* Set of tasks
a - In the forum thread about reading 16-bit hardware registers, what goes wrong when the author reads such a register with two 8-bit accesses?
b - Write the next part of the forum thread about reading 16-bit hardware registers, picking up after its last sentence.

Document section below:

On an embedded system we have a setup that allows us to read arbitrary data over a command-line interface for diagnostic purposes. For most data, this works fine, we use memcpy() to copy data at the requested address and send it back across a serial connection.
However, for 16-bit hardware registers, memcpy() causes some problems. If I try to access a 16-bit hardware register using two 8-bit accesses, the high-order byte doesn't read correctly.
Has anyone encountered this issue? I'm a 'high-level' (C#/Java/Python/Ruby) guy that's moving closer to the hardware and this is alien territory.
What's the best way to deal with this? I see some info, specifically, a somewhat confusing [to me] post here. The author of this post has exactly the same issue I do but I hate to implement a solution without fully understanding what I'm doing.
Any light you can shed on this issue is much appreciated. Thanks!
In addition to what Eddie said, you typically need to use a volatile pointer to read a hardware register (assuming a memory mapped register, which is not the case for all systems, but it sounds like is true for yours). Something like:
// using types from stdint.h to ensure particular size values
// most systems that access hardware registers will have typedefs
// for something similar (for 16-bit values might be uint16_t, INT16U,
// or something)
uint16_t volatile* pReg = (int16_t volatile*) 0x1234abcd; // whatever the reg address is
uint16_t val = *pReg; // read the 16-bit wide register
Here's a series of articles by Dan Saks that should give you pretty much everything you need to know to be able to effectively use memory mapped registers in C/C++:
"Mapping memory"
"Mapping memory efficiently"
"More ways to map memory"
"Sizing and aligning device registers"
"Use volatile judiciously"
"Place volatile accurately"
"Volatile as a promise"
Each register in this hardware is exposed as a two-byte array, the first element is aligned at a two-byte boundary (its address is even). memcpy() runs a cycle and copies one byte at each iteration, so it copies from these registers this way (all loops unrolled, char is one byte):
*((char*)target) = *((char*)register);// evenly aligned - address is always even
*((char*)target + 1) = *((char*)register + 1);//oddly aligned - address is always odd
However the second line works incorrectly for some hardware specific reasons. If you copy two bytes at a time instead of one at a time, it is instead done this way (short int is two bytes):
*((short int*)target) = *((short*)register;// evenly aligned
Here you copy two bytes in one operation and the first byte is evenly aligned. Since there's no separate copying from an oddly aligned address, it works.

End of Document section.
Record set below:

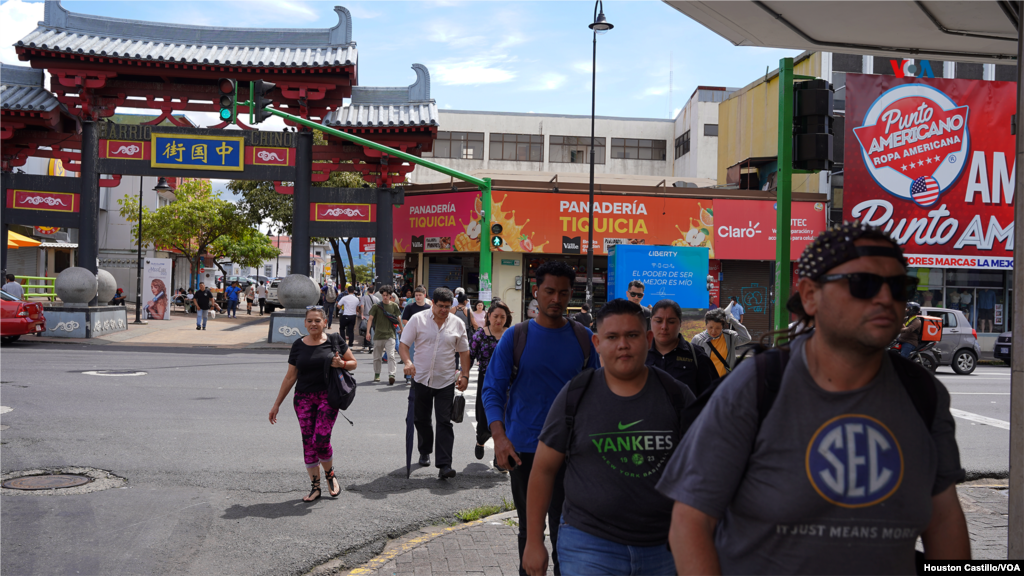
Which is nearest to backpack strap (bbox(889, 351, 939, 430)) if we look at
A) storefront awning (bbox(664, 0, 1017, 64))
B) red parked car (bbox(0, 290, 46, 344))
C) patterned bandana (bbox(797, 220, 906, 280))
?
patterned bandana (bbox(797, 220, 906, 280))

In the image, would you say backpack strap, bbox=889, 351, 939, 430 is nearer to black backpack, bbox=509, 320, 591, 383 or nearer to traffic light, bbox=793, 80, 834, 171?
black backpack, bbox=509, 320, 591, 383

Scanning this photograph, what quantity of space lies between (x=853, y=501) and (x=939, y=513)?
327mm

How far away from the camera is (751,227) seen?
29203 millimetres

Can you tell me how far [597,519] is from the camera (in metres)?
2.96

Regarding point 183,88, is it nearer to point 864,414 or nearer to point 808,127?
point 808,127

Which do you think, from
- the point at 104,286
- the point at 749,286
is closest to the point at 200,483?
the point at 104,286

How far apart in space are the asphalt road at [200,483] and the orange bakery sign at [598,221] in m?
16.5

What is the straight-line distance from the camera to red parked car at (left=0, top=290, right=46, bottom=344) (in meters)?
18.1

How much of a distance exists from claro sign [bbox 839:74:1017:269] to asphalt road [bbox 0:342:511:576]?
20746mm

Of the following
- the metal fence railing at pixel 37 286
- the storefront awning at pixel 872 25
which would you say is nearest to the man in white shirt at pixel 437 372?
the storefront awning at pixel 872 25

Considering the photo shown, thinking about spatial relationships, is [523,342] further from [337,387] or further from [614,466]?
[337,387]

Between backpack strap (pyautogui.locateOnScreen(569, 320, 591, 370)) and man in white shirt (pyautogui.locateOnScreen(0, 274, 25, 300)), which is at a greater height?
backpack strap (pyautogui.locateOnScreen(569, 320, 591, 370))

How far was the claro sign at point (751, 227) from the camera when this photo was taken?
29062 mm

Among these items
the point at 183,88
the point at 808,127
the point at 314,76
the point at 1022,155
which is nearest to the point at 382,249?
the point at 314,76
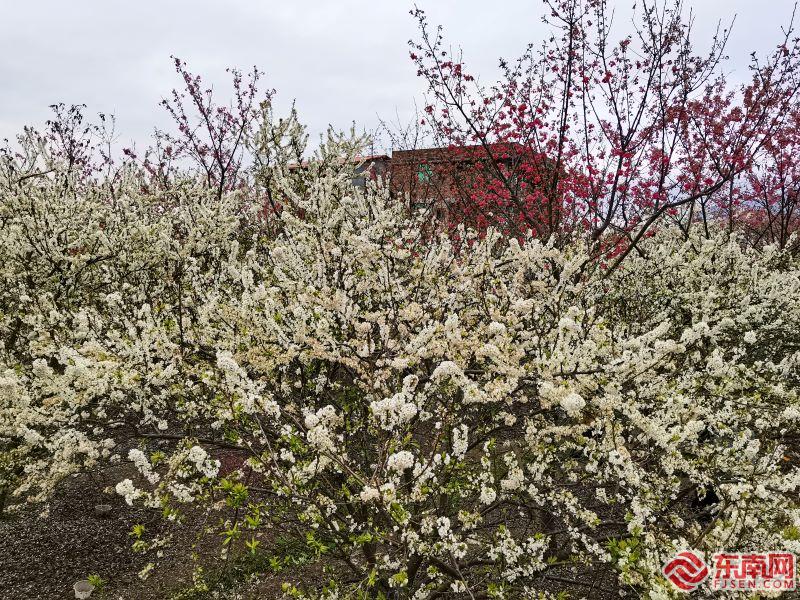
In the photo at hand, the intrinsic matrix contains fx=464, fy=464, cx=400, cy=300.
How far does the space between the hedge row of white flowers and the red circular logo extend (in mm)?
90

End of Record set.

* Outputs for the tasks
a - The high-order byte doesn't read correctly.

b -
The modified memcpy checks whether the addresses are venely aligned and copies in tow bytes chunks if they are.
If you require access to hardware registers of a specific size, then you have two choices:
Understand how your C compiler generates code so you can use the appropriate integer type to access the memory, or
Embed some assembly to do the access with the correct byte or word size.
Reading hardware registers can have side affects, depending on the register and its function, of course, so it's important to access hardware registers with the proper sized access so you can read the entire register in one go.
Usually it's sufficient to use an integer type that is the same size as your register. On most compilers, a short is 16 bits.
void wordcpy(short *dest, const short *src, size_t bytecount)
{
int i;
for (i = 0; i < bytecount/2; ++i)
*dest++ = *src++;
}
I think all the detail is contained in that thread you posted so I'll try and break it down a little;
Specifically;
If you access a 16-bit hardware register using two 8-bit
accesses, the high-order byte doesn't read correctly (it
always read as 0xFF for me). This is fair enough since
TI's docs state that 16-bit hardware registers must be
read and written using 16-bit-wide instructions, and
normally would be, unless you're using memcpy() to
read them.
So the problem here is that the hardware registers only report the correct value if their values are read in a single 16-bit read. This would be equivalent to doing;
uint16 value = *(regAddress);
This reads from the address into the value register using a single 16-byte read. On the other hand you have memcpy which is copying data a single-byte at a time. Something like;
while (n--)
{
*(uint8*)pDest++ = *(uint8*)pSource++;
}
So this causes the registers to be read 8-bits (1 byte) at a time, resulting in the values being invalid.
The solution posted in that thread is to use a version of memcpy that will copy the data using 16-bit reads whereever the source and destination are a6-bit aligned.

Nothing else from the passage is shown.